Hopkins House was designed by Michael and Patty Hopkins as their own home. We take a look at the lightweight steel and glass house as part of our series on high-tech architecture.
The two-storey, lightweight steel and glass structure was built as the Hopkins' family home and as the office of their own architecture studio, which they established the same year the house was completed.
More than 50 years later Michael and Patty Hopkins still live in the home, while the office of Hopkins Architects was based in the building for eight years until it outgrew the space and moved to a building in Marylebone.
The house was the first project the architects designed together, with Patty previously running her own small practice. Michael had worked for eight years at Foster Associates, where he was the partner responsible for the IBM Pilot Head Office in Cosham and the Willis Faber & Dumas office building in Ipswich.

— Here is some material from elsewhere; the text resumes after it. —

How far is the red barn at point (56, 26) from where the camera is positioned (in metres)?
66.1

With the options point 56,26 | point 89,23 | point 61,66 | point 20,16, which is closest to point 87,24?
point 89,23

As their own home, the practice's first project and its office, the building was used as a calling card for the recently established studio's philosophy.
Built amongst the Victorian mansions and Regency villas of Hampstead the two-storey home, which was influenced by the Eames Case Study House No. 8 of 1949, is made almost entirely out of tubular steel, with glass walls.
The two-storey house is sat below the street level, so from the road it appears as a single-storey building, which is accessed across a drawbridge.
The house's minimal structure was designed by Anthony Hunt, the engineer of many of the early high-tech buildings, including Team 4's Reliance Controls factory, Norman Foster's Sainsbury Centre for Visual Arts and the Willis Faber & Dumas headquarters.
At the Hopkins House the techniques that had been developed at larger commercial buildings were refined for the smaller house.
The structure of the 10-metre by 12-metre rectangular house is made from thin, steel columns and latticed steel-trusses that are visible throughout the house and painted blue. These structural elements standout against the grey, troughed metal sheets that make up the house's walls and roof.
Like many high-tech buildings, the home was designed to be open and flexible and has few permanent internal divisions, instead the spaces are divided by venetian blinds that hang between the internal columns.
All of the spaces share the same minimal aesthetic with no distinction made between the offices areas and the family's living spaces.
The studio's office was situated on the upper floor of the house, as well as the master bedroom, which overlooks the garden.
A blue spiral staircase leads down to the ground floor where the kitchen and living areas are on either side of the dining room, on the house's garden side. Three further bedrooms are lined up on the street side of the house.
When it was complete, the house won a RIBA award in 1977. It was given a grade-II* listing – for particularly important buildings of more than special interest – in 2018 with Duncan Wilson, chief executive of Historic England, stating that the building was an "elegant piece of post-war architecture".
"The architects behind this innovative building showed the world what could be achieved within the confines of a restricted site and on a modest budget, and in this experimental work managed to design a combined home and office space that has stood the test of time and inspired other architects," Wilson continued.
Led by architects Norman Foster, Richard Rogers, Nicholas Grimshaw, Michael and Patty Hopkins and Renzo Piano, high-tech architecture was the last major style of the 20th century and one of its most influential.